--- TASK OBJECTIVE ---
Would you retype the whole listing exactly, leaving its pictures out?

--- DATA EXTRACT ---
((

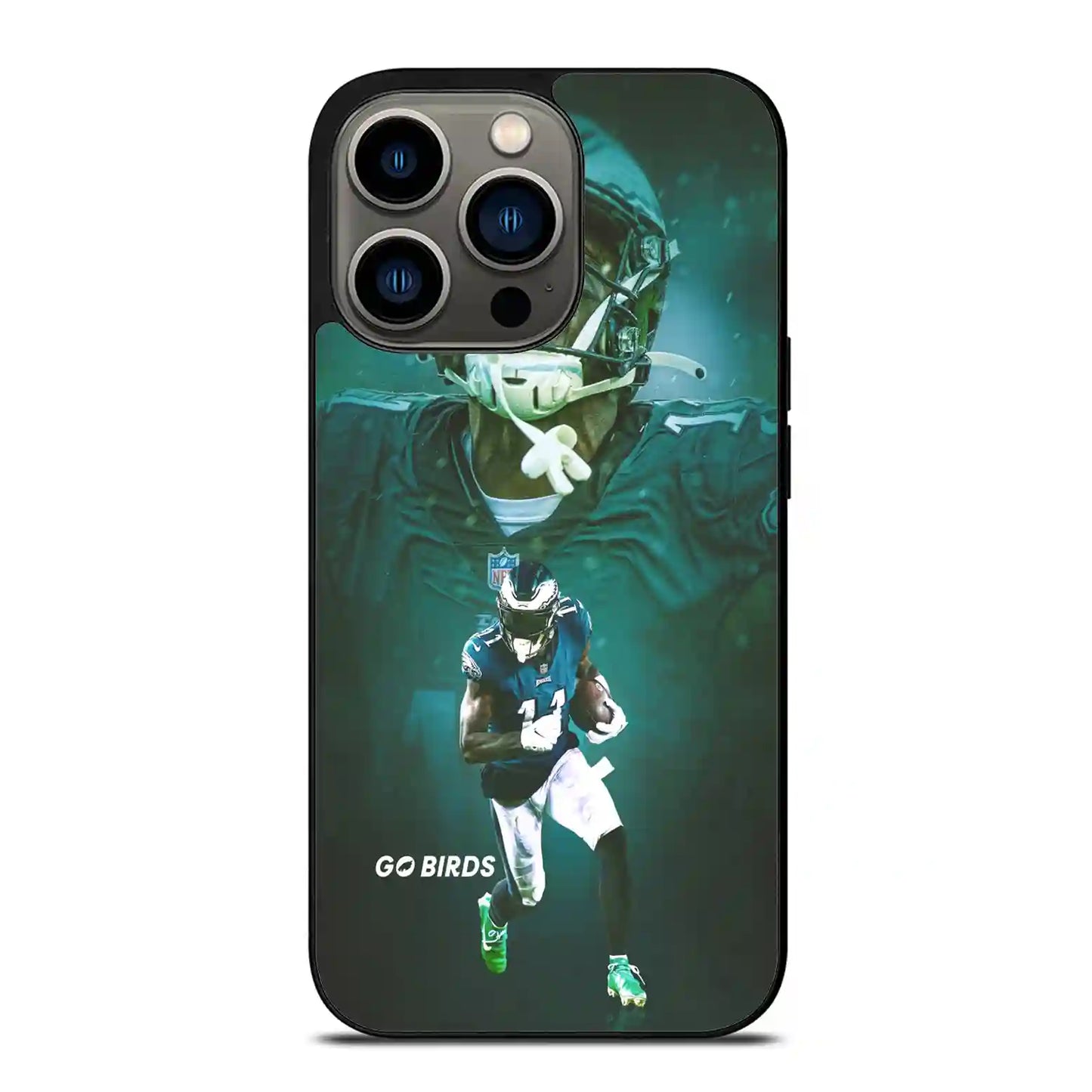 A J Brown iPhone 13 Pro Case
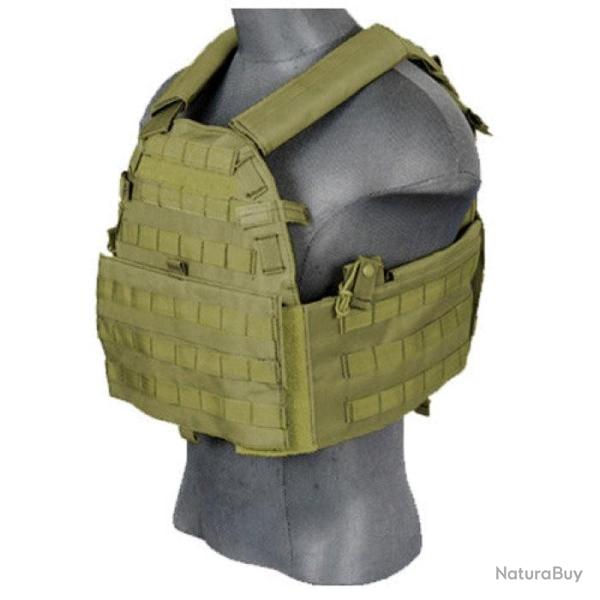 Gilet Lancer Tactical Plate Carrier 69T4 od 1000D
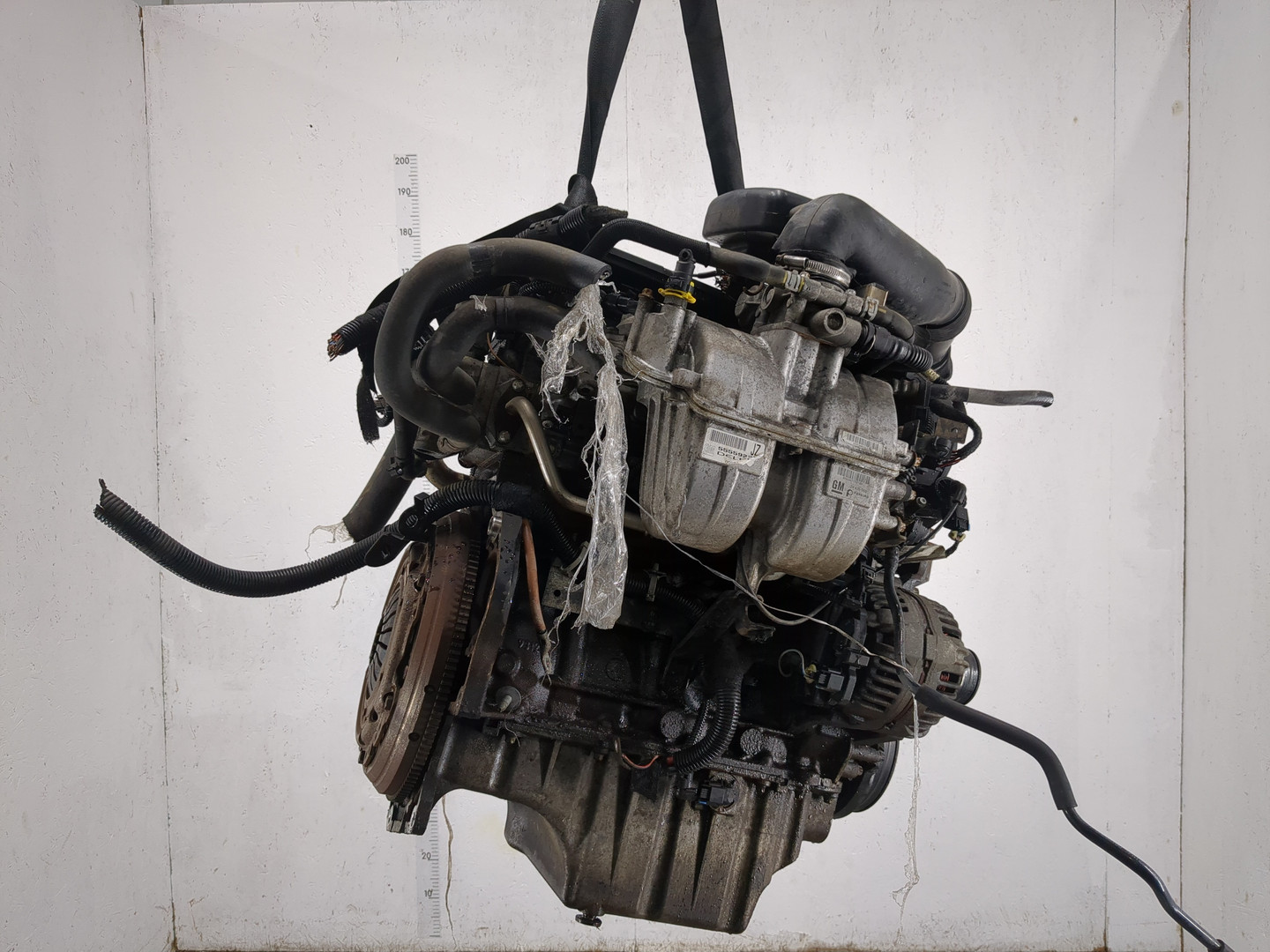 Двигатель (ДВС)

))

--- OUTPUT FOR THIS EXERCISE ---
 A J Brown iPhone 13 Pro Case
 Gilet Lancer Tactical Plate Carrier 69T4 od 1000D
 Двигатель (ДВС)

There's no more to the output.